> _Задания_:
1. Соответствуют ли исходному тексту об обрядах с последом следующие утверждения? Для каждого ответьте «да» или «нет» и приведите решающие слова текста в виде точной цитаты. (а) Поляки обычно закапывали послед под порогом входной двери. (б) Калмыки хоронили послед через неделю после родов. (в) По сведениям Д. Б. Батоевой, в этнографической литературе чаще всего описывается обряд кочевого типа.
2. Переведите на английский язык предложение из исходного текста об обрядах с последом: «По этим причинам плаценту берегли от похищения и закапывали в месте, где не ступает человеческая нога, обычно под зелёным растением».
3. Выпишите из исходного текста об обрядах с последом без изменений фрагмент от слов «Разнообразные верования с плацентой» до слов «под зелёным растением.».

Например, поляки приписывали последу (placentа) лечебные свойства, поэтому бабка отирала им новорождённого, чтобы был здоровым. Послед обычно закапывали в пределах дома — под порогом входной двери, в сенях, чтобы ребёнок был привязан к дому [28, с. 11].

Разнообразные верования с плацентой (последък — Западная Болгария; бабино дете, послед — Восточная) были связаны и у болгар. «Она определяла судьбу ребёнка (родившейся в «рубашке» будет счастлив), и являлась магическим средством для отнятия молока у одной матери (обычно родившей впервые) и передачи его другой» [28, с. 108]. По этим причинам плаценту берегли от похищения и закапывали в месте, где не ступает человеческая нога, обычно под зелёным растением.

Определенное магическое значение приписывалось последу и карелами. Считалось, что последний в зависимости от того, как «правильно» его зарывали, мог повлиять на здоровье и чадородие матери. У калмыков обряд захоронения последа возле очага через три дня после родов совершали женщины, помогавшие роженице [3, с. 92]. У бурятов было выделено три типа захоронения последа, которые соответствовали трём хозяйственно-культурным типам. Это таёжный (вывешивание на дереве, что при переходе к осёдлому образу жизни заменилось вывешиванием под крышей амбара и т. п.), кочевой (высушивание последа и помещение в мешочек, который возили с собой, что было удобно при перекочёвках) и осёдлый (закапывание в доме или во дворе). По сведениям Д. Б. Батоевой, «в этнографической литературе наиболее часто встречаются описания обряда осёдлого типа» [4, с. 15].

> _Предоставленный материал_:
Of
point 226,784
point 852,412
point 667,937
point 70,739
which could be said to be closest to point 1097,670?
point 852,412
==
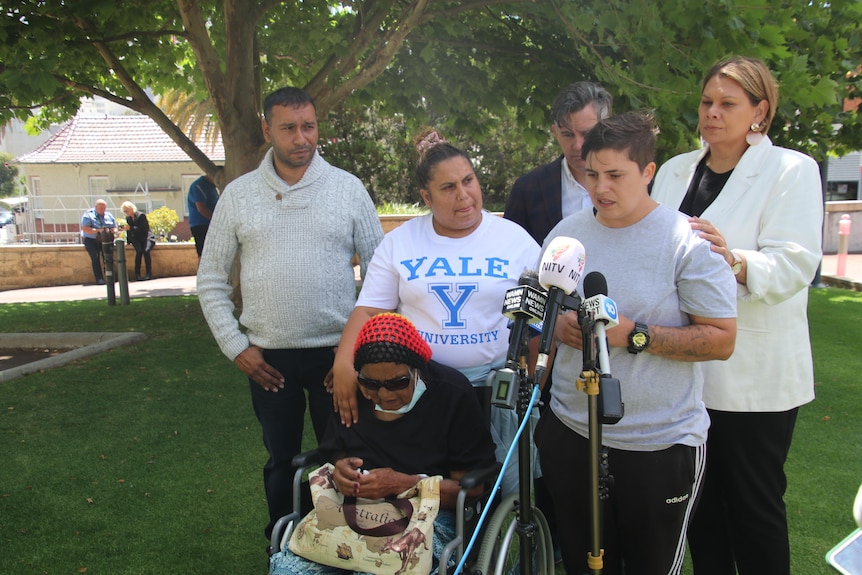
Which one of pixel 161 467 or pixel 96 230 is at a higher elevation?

> _Ответы к заданиям_:
1.
(а) Да: «Послед обычно закапывали в пределах дома — под порогом входной двери, в сенях».
(б) Нет: «У калмыков обряд захоронения последа возле очага через три дня после родов совершали женщины».
(в) Нет: «в этнографической литературе наиболее часто встречаются описания обряда осёдлого типа».

2. For these reasons, the placenta was guarded against theft and buried in a place where no human foot treads, usually under a green plant.

3.
Разнообразные верования с плацентой (последък — Западная Болгария; бабино дете, послед — Восточная) были связаны и у болгар. «Она определяла судьбу ребёнка (родившейся в «рубашке» будет счастлив), и являлась магическим средством для отнятия молока у одной матери (обычно родившей впервые) и передачи его другой» [28, с. 108]. По этим причинам плаценту берегли от похищения и закапывали в месте, где не ступает человеческая нога, обычно под зелёным растением.